Эти слова Джеймса пришли на память Джорджине через две недели после того, как она прервала обет молчания и отдалась Джеймсу Мэлори. Они означали, что ждать чего-то большего от брака не приходится. Джорджина тогда спросила, что он собирается делать. Его слова трудно было считать ответом на вопрос. Вряд ли ей нужно было объяснять, что их влекла друг к другу лишь плотская страсть — во всяком случае, с его стороны.

И в то же время в этой страсти было множество разных оттенков. Иногда, лежа в его объятиях, Джорджина ощущала исходящую от него нежность… почти любовь. И это удерживало ее от вопроса относительно будущего, который нередко вертелся у нее на языке. Конечно, вытянуть из Джеймса прямой ответ было практически невозможно. Он отвечал если не свысока, что обижало Джорджину и вынуждало замолкать, то весьма уклончиво. И очень скоро она усвоила, что говорить о произошедшем в Коннектикуте или даже упоминать имена братьев означало снова пробуждать в нем огнедышащего дракона.

Они продолжали оставаться любовниками и компаньонами и придерживались договоренности, что щекотливые предметы не подлежат обсуждению. Это было похоже на не оговоренное словами перемирие. Во всяком случае, Джорджина смотрела на это именно таким образом. И если она хотела получить удовольствие от пребывания рядом с Джеймсом — а она этого хотела, — то ей нужно было на какое-то время забыть о собственной гордости и своих тревогах. Скоро они прибудут в порт назначения, и тогда станет ясно, оставит ли Джеймс ее у себя или отправит домой.

А ждать оставалось совсем недолго.
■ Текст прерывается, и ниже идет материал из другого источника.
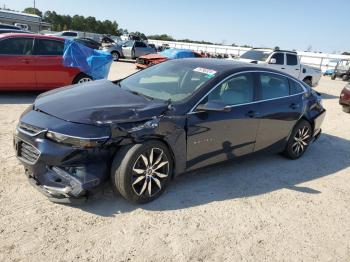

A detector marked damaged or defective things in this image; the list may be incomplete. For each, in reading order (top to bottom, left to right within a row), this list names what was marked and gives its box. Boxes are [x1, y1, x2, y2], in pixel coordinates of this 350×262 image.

exposed headlight housing [45, 130, 108, 148]
broken headlight [46, 130, 108, 147]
Дули попутные ветры, и «Девственница Анна» уже через три; недели после того, как покинула американское побережье, вошла в устье Темзы.

Джорджина еще с первого дня знала, что ей придется снова побывать в Англии, поскольку Джеймс обсуждал курс с Конни, пока держал ее с кляпом на своем бедре. Она не спрашивала, почему он не возвращается на Ямайку, чтобы покончить там со своими делами, ибо это тоже была запретная тема. Однако она позволила себе спросить об этом у Конни, и тот сообщил, что Джеймс, к счастью, пока набирал команду, нашел агента для продажи своей собственности на островах. Во всяком случае, этот факт она себе в вину могла не ставить, хотя до сих пор не понимала, что привело тогда Джеймса Мэлори в Коннектикут и почему он был настроен столь агрессивно.